Los días en las playas de Oaxaca son más largos, te sientes más cerca del trópico y del sol. Y en las noches, un extraño efecto del hemisferio hace que se vean todas las constelaciones. Nunca había visto tantas estrellas y hace tiempo que no sentía tanta paz. Es el encanto del mar abierto. Dejar que el viento traiga de vuelta los ideales y los sueños. Acordarse que algún día quisiste transitar la vida de otra manera, y desde ahí, darse el permiso de escuchar el mensaje del mar. Tomarse la libertad.
En Zicatela descubrí el poder de la tranquilidad.

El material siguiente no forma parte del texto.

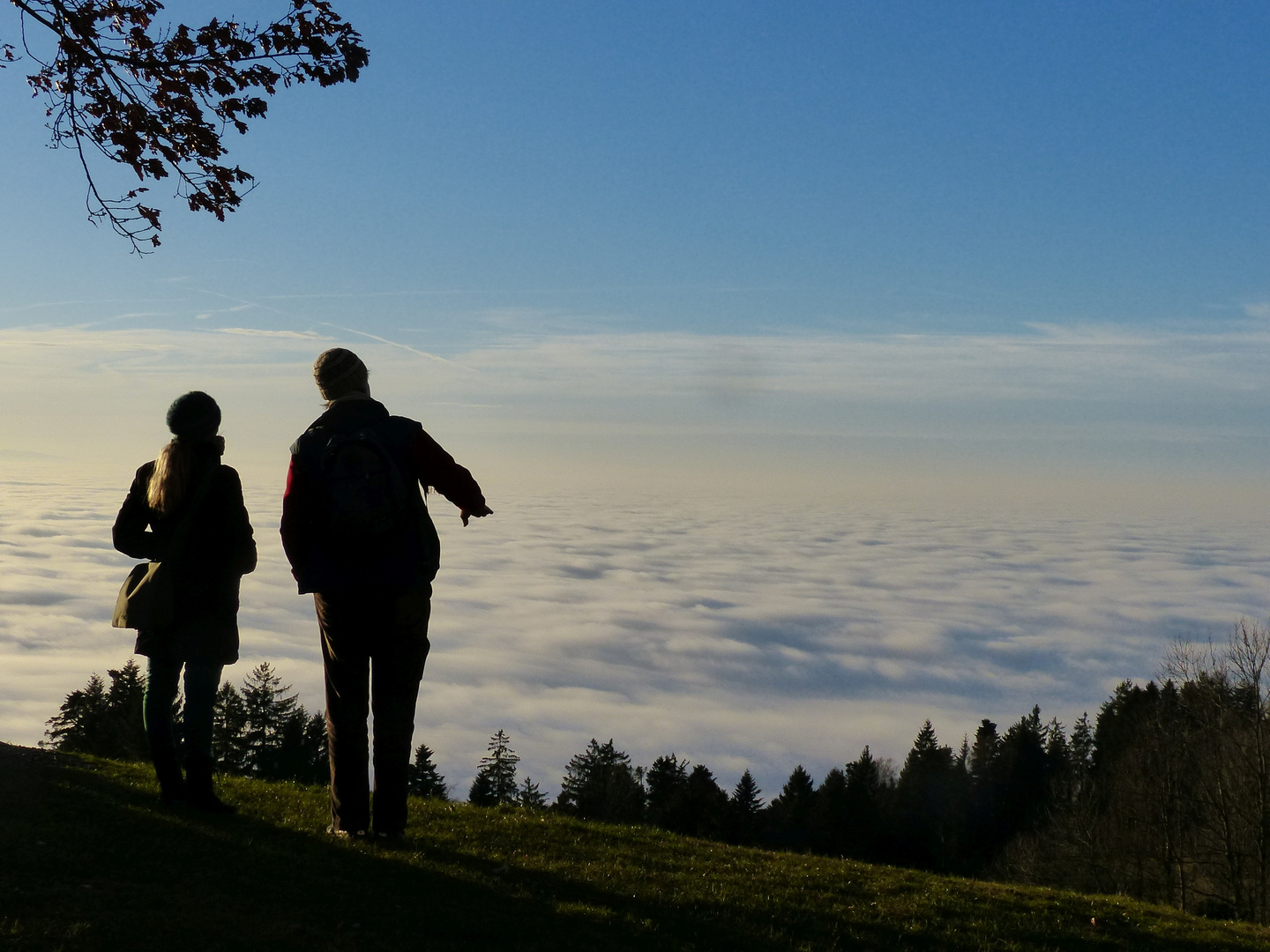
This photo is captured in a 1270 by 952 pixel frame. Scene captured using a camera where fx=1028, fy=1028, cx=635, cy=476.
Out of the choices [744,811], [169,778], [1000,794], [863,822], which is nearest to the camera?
[169,778]

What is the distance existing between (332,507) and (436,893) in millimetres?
2410

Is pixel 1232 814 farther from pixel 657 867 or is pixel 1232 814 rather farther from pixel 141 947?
pixel 141 947

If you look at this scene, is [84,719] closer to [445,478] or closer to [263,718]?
[263,718]

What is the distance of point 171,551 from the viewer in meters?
6.99

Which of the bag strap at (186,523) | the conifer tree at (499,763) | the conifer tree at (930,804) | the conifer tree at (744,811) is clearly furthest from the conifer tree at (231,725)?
the conifer tree at (930,804)

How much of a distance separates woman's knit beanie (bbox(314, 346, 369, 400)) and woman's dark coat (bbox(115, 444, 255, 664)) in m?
0.93

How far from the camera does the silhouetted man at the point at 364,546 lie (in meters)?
6.53

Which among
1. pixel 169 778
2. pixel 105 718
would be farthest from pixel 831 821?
pixel 169 778

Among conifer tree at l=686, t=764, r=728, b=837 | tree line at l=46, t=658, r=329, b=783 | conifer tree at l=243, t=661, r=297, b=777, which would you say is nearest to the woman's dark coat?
tree line at l=46, t=658, r=329, b=783

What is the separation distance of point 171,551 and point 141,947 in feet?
9.69

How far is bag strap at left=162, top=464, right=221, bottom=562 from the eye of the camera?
6.98 meters

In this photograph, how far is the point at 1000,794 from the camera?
74.7 meters

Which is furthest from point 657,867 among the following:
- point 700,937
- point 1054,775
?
point 1054,775

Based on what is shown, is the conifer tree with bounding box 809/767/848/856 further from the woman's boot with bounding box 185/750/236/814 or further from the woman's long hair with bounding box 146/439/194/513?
the woman's long hair with bounding box 146/439/194/513
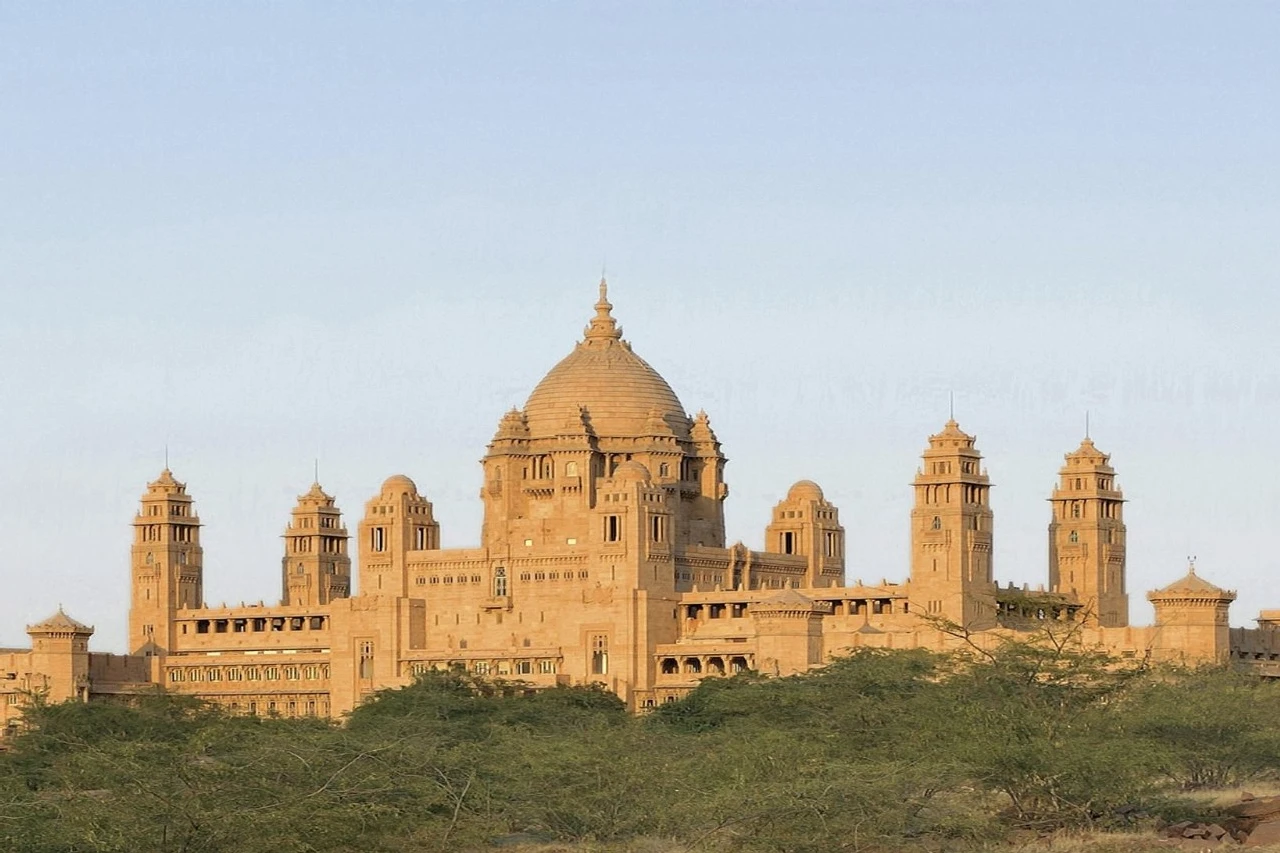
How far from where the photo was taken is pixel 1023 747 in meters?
95.9

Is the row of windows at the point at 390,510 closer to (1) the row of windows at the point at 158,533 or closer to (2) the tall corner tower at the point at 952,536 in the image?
(1) the row of windows at the point at 158,533

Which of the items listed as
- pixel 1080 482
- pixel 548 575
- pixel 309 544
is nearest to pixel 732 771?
pixel 548 575

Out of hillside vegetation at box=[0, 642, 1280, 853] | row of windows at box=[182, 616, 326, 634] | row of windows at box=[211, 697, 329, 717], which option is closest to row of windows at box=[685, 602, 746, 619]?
row of windows at box=[211, 697, 329, 717]

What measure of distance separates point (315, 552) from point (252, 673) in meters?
12.9

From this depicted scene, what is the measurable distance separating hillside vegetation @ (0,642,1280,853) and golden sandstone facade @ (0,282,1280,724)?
80.4 ft

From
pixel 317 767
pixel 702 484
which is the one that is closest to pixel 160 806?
pixel 317 767

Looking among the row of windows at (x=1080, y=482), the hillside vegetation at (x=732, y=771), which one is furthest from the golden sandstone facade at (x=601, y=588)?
the hillside vegetation at (x=732, y=771)

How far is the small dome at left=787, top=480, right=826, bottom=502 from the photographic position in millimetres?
174750

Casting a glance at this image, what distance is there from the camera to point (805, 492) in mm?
174750

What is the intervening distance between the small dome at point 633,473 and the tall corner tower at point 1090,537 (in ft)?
72.3

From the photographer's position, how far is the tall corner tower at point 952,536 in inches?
6225

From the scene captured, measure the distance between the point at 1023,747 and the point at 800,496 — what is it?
79.2m

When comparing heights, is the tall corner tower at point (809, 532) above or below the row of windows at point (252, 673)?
above

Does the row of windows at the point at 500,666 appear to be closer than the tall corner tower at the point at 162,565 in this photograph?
Yes
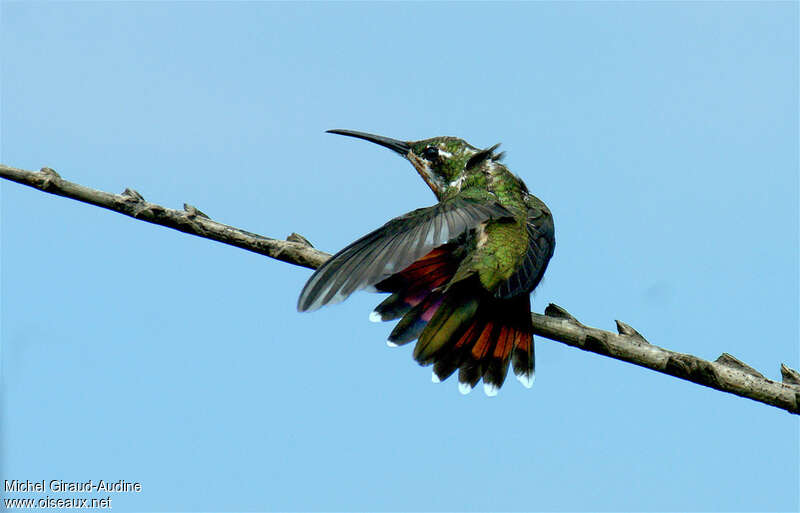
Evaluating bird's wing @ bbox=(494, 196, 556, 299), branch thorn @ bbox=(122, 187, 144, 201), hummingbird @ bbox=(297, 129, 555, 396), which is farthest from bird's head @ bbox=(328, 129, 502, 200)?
branch thorn @ bbox=(122, 187, 144, 201)

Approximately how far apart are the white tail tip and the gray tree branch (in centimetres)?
82

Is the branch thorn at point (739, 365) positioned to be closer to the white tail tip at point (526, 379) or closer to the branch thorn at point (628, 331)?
the branch thorn at point (628, 331)

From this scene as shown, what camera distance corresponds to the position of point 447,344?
5.23 metres

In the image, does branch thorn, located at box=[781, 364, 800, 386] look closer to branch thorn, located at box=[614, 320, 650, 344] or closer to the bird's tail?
branch thorn, located at box=[614, 320, 650, 344]

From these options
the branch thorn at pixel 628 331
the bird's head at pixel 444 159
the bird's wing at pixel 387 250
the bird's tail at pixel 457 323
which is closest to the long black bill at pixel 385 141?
the bird's head at pixel 444 159

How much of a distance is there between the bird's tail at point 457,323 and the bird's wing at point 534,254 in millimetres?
113

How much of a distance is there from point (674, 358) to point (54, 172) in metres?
3.43

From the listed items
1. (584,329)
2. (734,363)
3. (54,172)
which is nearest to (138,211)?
(54,172)

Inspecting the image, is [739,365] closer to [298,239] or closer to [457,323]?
[457,323]

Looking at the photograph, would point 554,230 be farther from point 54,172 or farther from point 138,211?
point 54,172

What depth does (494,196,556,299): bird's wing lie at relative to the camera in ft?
16.9

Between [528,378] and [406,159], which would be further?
[406,159]

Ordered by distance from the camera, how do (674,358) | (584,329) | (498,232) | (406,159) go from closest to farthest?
(674,358), (584,329), (498,232), (406,159)

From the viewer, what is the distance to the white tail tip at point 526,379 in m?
5.82
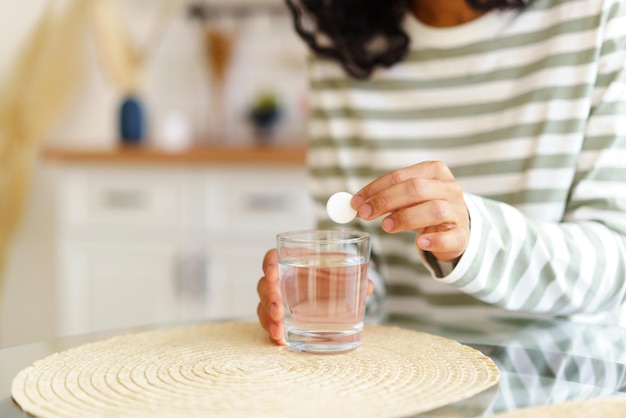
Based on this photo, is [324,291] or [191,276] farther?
[191,276]

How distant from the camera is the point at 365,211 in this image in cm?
75

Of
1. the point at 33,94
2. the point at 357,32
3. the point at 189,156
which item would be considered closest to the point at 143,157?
the point at 189,156

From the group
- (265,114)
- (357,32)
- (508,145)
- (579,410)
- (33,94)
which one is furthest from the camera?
(33,94)

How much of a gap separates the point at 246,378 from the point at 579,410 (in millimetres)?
249

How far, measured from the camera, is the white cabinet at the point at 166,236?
224 centimetres

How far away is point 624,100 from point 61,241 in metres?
1.93

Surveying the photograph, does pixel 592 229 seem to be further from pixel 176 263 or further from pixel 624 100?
pixel 176 263

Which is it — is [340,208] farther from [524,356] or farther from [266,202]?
[266,202]

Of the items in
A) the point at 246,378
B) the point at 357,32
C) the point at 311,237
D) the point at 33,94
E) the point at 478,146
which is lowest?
the point at 246,378

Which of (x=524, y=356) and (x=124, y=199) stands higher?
(x=124, y=199)

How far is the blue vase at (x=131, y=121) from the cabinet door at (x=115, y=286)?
0.39m

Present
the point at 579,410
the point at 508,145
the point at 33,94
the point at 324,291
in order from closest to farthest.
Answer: the point at 579,410, the point at 324,291, the point at 508,145, the point at 33,94

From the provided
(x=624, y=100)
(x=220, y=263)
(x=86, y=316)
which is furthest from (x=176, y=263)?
(x=624, y=100)

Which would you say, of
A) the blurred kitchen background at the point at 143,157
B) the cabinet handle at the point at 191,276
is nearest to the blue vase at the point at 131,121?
the blurred kitchen background at the point at 143,157
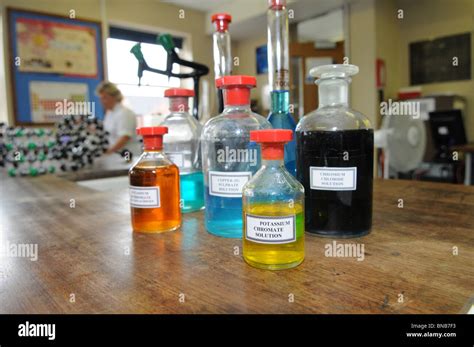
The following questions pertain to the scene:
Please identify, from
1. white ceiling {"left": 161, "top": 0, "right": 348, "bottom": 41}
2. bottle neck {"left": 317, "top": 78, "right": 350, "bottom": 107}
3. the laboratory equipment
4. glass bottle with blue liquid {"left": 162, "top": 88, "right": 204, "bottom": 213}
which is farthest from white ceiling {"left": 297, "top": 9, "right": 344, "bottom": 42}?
bottle neck {"left": 317, "top": 78, "right": 350, "bottom": 107}

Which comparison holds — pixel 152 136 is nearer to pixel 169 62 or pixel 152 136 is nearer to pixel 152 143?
pixel 152 143

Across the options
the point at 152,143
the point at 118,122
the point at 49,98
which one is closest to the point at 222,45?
the point at 152,143

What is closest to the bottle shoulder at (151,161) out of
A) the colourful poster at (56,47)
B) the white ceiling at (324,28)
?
the colourful poster at (56,47)

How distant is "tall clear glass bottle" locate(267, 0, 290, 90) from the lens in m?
0.62

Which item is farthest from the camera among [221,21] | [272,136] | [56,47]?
[56,47]

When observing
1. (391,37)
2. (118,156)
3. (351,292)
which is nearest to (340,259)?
(351,292)

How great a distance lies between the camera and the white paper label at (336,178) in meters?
0.55

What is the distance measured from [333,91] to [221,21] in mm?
262

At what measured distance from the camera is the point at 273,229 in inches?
17.9

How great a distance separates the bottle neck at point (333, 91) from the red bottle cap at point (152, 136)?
283 mm

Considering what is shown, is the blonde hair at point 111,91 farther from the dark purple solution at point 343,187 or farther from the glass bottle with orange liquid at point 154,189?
the dark purple solution at point 343,187
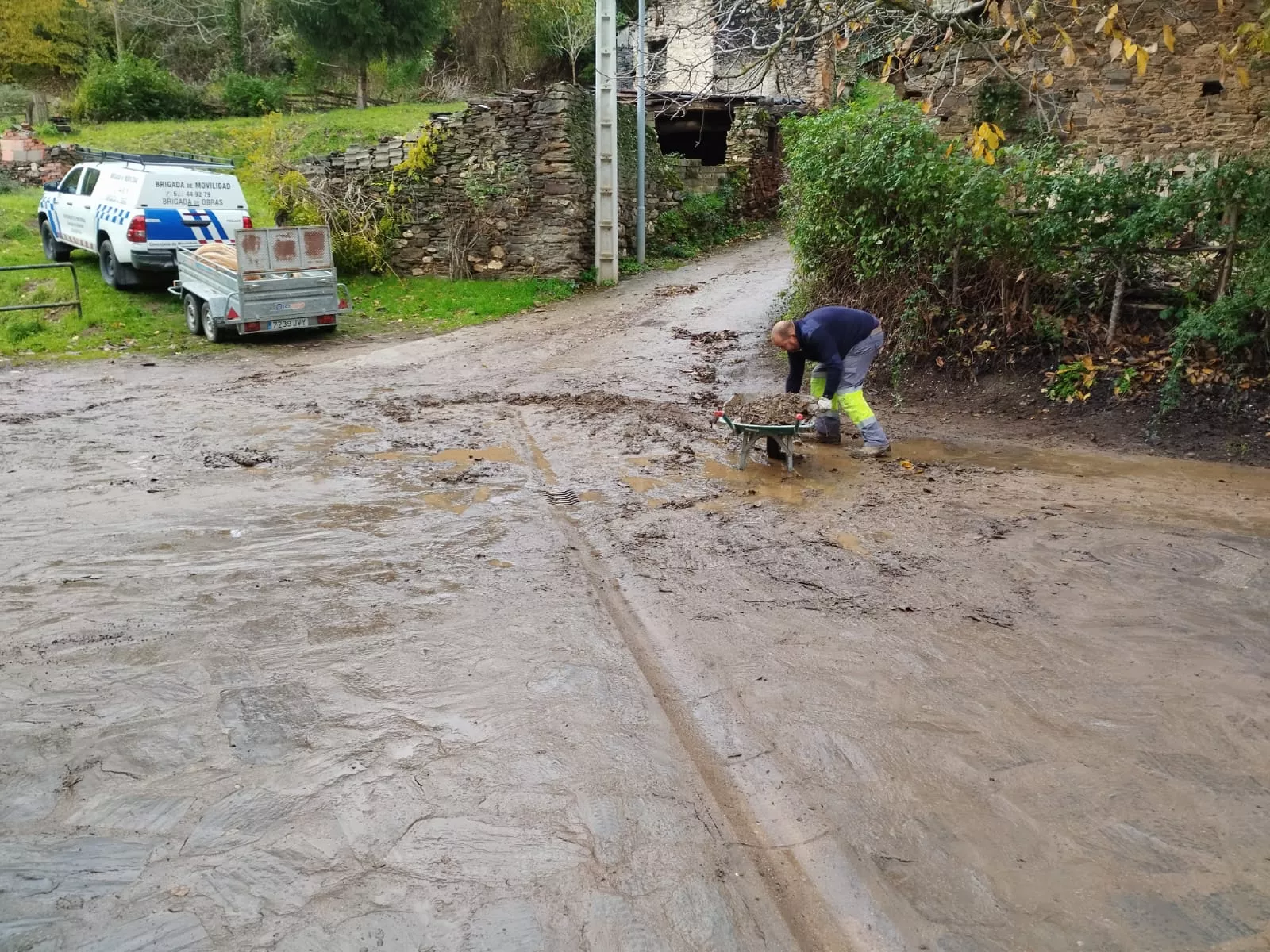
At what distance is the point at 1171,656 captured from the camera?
4762 mm

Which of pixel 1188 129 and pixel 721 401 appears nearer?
pixel 721 401

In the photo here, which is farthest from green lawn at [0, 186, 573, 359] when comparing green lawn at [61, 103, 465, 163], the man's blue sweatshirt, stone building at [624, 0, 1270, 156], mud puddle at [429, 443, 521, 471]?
the man's blue sweatshirt

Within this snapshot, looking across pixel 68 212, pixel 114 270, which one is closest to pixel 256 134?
pixel 68 212

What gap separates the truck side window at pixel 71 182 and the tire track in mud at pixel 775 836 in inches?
628

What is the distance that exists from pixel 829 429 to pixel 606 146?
32.3 ft

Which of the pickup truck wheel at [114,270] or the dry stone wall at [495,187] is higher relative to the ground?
the dry stone wall at [495,187]

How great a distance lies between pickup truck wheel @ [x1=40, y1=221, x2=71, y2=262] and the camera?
17.3 meters

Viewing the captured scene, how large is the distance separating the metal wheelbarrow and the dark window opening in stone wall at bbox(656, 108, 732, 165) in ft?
52.1

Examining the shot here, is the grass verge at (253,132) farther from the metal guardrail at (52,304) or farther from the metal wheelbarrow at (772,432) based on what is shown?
the metal wheelbarrow at (772,432)

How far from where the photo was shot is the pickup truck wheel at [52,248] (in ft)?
56.6

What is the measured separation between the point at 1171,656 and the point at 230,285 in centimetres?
1252

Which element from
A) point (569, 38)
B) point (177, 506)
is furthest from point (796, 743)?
point (569, 38)

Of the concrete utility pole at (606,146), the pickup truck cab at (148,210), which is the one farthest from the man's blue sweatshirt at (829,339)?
the pickup truck cab at (148,210)

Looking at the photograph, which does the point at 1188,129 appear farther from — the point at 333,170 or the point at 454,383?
the point at 333,170
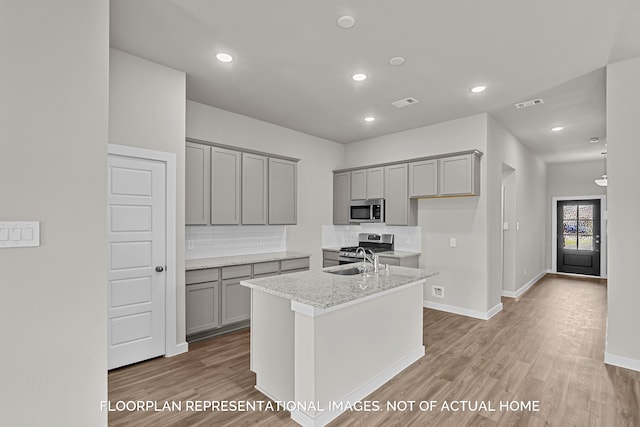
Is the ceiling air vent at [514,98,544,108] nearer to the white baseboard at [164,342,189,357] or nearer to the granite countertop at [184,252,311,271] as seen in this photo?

Seguí mi viaje y el primer día del año me subí a una camioneta de redilas que me llevó por las faldas del valle de Yerba Santa, para luego bajar a las playas que se asoman después de Punta Cometa. Ese día conocí Mazunte, una bahía que habita en medio de un santuario natural donde todos los años migran pelícanos, tortugas y ballenas. Un paraíso en la tierra. Ahí encontré una pequeña cabaña enclavada en lo alto de la montaña donde pasaría la noche. Solo y sin energía eléctrica, el tiempo se hizo más lento y comencé a sentir el ritmo de la naturaleza. Desde lo más sereno, conversé conmigo y con la selva. Comprobé que todo está conectado.
En Mazunte descubrí el poder de la soledad.
Los últimos dos días del viaje los pasé en una playa que me embrujó por completo: Zipolite. Un cacho de mar entre San Agustinillo y Puerto Ángel, pasando Roca Blanca. Un lugar rodeado de bravos riscos donde rompen las olas del azul más profundo. Acantilados que defienden el arrecife que descansa a sus pies. Arena dorada y barro caliente. Una caleta que comenzó a habitarse en los setentas y que termina en la Playa del Amor. Ribera famosa por sus puestas de sol. Esas noches las pasé en un campamento de hamacas que estaba lleno de atrapa sueños. Fueron los días más austeros de mi viaje. Los más felices y los más ligeros.
En Zipolite descubrí el poder de la claridad.
Mis últimas horas en el Pacífico Sur me las llevo para siempre. Estuve sentado frente al mar desde que apareció la primera estrella de la tarde, hasta que cayó el último suspiro de sol. Una extraña melancolía me acompañó. Cuando la luz se agotaba, tomé mi mochila y comencé el camino de regreso a casa. No olvido ese último paseo entre el verde de la selva y el naranja del cielo. Mientras más me alejaba, más significaba mi intención. Regresaba con la misión de cumplir uno de los sueños de mi vida. Volver a atreverme a hacer lo que más me gusta, con todo y sus riesgos. Con lo único que tengo, ofreciendo el corazón.